The pursuit of an experience of space as a concept. I wanted to see if I could convey my emotional experience of emptiness in a photograph, using the landscape as medium. I felt that the traditional geographic elements of a landscape – mountains, rivers, glaciers, forests and so on – are too familiar to the viewer as symbols, they actually get in the way of the central idea. The abstract qualities of light, colour and the temporal effects of weather are great subjects to work with and I find these in their purest form in featureless locations. When photographed right, the images transcend the geography.

[Left] © Murray Fredericks ‘Salt #101’ 2006
[Right] © Murray Fredericks ‘Salt #110’ 2006

What is it like spending so long alone in such a flat and featureless place?

At Lake Eyre in Australia I was alone. The repetitive cycle of daily life out there, the boredom, slows the mind to a point where any change in the conditions becomes all-consuming. This was the state of mind I needed to start making the work. When free of distraction for long periods, the mind becomes super-sensitive; it affects my whole reality. Some may call this experience immersive, but you have to understand that I am talking about a long, long time over many visits, many years. In that context, immersive sounds almost temporary. The experience is also never just discovered in a particular visit – the time between visits spent digesting and considering these experiences also feeds importantly into each subsequent trip…

The need to employ expert arctic guides on the second and subsequent Greenland trips created a new challenge in that I found it harder to disappear into the landscape; to forget myself. And inevitably interpersonal challenges would present themselves from time to time.

© Murray Fredericks ‘Ice Sheet #2564 (Late Sun with 22˚ Halo)’ 2013

These experiences in their extremity and stripped down emptiness seem similar to certain forms of meditation that seek to reach an inner core and peace by removing the distractions of living.

This is true. Being out there can be like a living meditation. I generally prefer not to use that term though, as it has become somewhat trivialised by the New Age movement. The distraction point is very important. Over long periods out there, the mind does slow down like in a meditation and the responses to change in the landscape become very clear and strong.

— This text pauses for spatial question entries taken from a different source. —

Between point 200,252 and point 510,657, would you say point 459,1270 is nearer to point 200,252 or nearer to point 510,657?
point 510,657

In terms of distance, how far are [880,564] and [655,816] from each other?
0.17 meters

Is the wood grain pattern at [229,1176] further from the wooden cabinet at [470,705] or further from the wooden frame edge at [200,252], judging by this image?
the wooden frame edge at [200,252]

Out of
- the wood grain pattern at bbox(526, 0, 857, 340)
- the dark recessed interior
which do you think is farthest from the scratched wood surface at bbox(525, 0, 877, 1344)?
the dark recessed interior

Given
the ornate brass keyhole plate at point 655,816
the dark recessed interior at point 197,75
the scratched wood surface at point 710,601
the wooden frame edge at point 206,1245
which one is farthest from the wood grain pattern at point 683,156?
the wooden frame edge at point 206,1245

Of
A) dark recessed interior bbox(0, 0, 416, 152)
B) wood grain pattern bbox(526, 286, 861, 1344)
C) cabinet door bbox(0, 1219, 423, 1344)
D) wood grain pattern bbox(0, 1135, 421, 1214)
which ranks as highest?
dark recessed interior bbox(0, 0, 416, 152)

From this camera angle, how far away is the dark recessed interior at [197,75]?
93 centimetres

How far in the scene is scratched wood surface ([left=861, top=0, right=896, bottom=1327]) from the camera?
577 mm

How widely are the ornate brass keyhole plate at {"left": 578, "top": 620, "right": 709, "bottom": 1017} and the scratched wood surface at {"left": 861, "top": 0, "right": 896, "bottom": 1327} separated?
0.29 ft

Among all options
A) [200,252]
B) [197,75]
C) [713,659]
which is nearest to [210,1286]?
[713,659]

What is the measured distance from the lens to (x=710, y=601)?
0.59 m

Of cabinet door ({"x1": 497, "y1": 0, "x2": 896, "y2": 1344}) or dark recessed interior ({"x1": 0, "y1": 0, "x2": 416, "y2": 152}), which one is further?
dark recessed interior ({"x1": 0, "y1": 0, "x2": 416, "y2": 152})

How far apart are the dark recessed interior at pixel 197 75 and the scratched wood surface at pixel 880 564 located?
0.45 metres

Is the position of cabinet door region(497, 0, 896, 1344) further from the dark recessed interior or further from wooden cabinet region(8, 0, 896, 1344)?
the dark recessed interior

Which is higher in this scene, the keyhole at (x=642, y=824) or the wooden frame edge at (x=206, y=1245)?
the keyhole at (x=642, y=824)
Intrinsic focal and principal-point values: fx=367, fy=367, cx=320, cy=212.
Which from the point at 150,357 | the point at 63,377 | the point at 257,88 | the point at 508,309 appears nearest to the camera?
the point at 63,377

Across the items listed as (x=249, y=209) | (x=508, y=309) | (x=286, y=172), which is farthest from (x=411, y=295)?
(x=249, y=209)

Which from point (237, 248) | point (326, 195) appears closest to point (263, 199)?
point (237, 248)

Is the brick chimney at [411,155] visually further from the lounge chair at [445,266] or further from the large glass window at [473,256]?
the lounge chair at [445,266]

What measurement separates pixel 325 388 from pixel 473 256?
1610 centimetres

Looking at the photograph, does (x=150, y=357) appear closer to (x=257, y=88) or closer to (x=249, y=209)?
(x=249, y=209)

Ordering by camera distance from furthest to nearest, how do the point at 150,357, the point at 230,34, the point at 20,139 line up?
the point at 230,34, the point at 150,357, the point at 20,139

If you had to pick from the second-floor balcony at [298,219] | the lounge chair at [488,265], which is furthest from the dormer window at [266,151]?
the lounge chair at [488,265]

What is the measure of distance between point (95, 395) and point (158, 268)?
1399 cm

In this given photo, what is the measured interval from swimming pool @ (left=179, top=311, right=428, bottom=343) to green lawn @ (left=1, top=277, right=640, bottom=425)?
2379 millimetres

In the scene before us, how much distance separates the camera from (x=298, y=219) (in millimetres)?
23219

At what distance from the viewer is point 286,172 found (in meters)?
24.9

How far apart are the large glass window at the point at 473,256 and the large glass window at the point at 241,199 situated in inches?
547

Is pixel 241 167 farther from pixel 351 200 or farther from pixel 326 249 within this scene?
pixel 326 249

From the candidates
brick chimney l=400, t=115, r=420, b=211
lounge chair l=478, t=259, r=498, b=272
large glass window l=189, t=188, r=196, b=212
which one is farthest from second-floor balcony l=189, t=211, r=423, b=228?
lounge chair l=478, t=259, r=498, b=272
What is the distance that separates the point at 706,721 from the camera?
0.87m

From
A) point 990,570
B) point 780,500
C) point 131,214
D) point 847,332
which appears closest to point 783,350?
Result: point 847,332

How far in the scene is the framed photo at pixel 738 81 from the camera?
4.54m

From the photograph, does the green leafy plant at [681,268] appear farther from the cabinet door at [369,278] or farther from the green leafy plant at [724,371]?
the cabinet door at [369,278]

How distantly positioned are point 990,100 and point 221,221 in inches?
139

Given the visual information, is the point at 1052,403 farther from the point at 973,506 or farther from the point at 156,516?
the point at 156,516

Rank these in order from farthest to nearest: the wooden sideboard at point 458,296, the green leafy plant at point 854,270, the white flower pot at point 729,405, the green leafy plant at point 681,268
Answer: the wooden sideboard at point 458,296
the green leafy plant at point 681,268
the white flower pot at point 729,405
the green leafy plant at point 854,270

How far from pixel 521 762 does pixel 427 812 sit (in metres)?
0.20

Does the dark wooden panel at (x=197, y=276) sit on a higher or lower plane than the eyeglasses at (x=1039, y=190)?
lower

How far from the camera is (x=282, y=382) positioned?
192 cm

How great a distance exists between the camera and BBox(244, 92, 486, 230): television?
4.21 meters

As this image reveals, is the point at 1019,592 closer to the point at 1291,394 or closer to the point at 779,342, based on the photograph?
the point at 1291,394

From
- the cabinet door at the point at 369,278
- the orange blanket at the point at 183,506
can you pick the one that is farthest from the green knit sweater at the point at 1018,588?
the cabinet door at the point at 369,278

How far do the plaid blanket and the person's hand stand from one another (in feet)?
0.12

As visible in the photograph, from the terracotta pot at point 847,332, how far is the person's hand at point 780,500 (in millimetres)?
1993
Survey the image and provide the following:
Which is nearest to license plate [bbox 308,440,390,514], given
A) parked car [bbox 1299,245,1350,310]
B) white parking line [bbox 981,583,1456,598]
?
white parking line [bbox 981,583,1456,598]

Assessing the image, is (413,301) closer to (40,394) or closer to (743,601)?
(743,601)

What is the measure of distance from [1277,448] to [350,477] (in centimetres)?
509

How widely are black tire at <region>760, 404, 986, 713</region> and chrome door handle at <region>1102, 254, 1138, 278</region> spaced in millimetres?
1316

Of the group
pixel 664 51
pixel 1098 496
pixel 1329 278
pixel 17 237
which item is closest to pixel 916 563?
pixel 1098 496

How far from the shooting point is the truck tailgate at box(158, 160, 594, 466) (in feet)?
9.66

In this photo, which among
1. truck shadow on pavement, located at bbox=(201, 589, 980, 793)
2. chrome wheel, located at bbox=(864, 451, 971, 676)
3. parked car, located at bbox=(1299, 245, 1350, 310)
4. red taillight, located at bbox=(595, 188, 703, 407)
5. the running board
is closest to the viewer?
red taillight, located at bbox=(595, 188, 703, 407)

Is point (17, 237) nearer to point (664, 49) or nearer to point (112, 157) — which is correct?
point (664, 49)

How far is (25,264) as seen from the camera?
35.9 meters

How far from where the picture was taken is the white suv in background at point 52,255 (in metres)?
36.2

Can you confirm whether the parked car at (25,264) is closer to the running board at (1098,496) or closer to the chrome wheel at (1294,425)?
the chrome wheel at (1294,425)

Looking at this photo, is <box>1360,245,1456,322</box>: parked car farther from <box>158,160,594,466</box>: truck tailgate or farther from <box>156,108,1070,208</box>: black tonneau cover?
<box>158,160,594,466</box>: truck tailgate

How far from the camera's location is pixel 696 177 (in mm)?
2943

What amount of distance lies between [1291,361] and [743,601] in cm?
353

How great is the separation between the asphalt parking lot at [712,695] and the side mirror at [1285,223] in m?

What advice would you give a young photographer starting out?

Learn to love your innate fear and sense of inadequacy as an artist and let the anxiety around that drive you forward.

© Murray Fredericks ‘DYE2, Interior #7 Kitchen’ 2013 from the series ‘Topophilia’

Biographical Notes

Murray Fredericks was born in Sydney in 1970. He studied politics and economics at Sydney University. Following this, he spent five years traveling in the Middle East and in the Himalaya, an experience that was to shape his subsequent approach to photography. Initially self-taught, he had already established his exhibiting career before he undertook a Master of Fine Art at the University of New South Wales. He has exhibited widely, including a major Australian landscape survey exhibition at the National Gallery of Victoria (2012); two solo shows at the Australian Centre for Photography (2010 and 2015); four one-person exhibitions at Hamiltons Gallery, London (2007, 2009, 2012 and 2015), and one at Robert Mann Gallery, New York (2019).

His work is held in important public and private collections nationally and internationally including Artbank; Parliament House (Canberra); Macquarie Bank; the National Gallery of Victoria (Melbourne); the National Portrait Gallery (Canberra); and the Sir Elton John Collection. He has won numerous awards and is a regular finalist in Australia’s top photography prizes. In 2008, he made the multi-award-winning film ‘Salt’ for ABC TV, and in 2013 the film ‘Nothing on Earth’ (directed by Michael Angus for Dreamscape) documented Murray Fredericks’ challenging experiences making art in Greenland. He lives and works in Sydney.


This article was initially published in Chinese, in the December 2013 issue of PhotoWorld magazine, Beijing.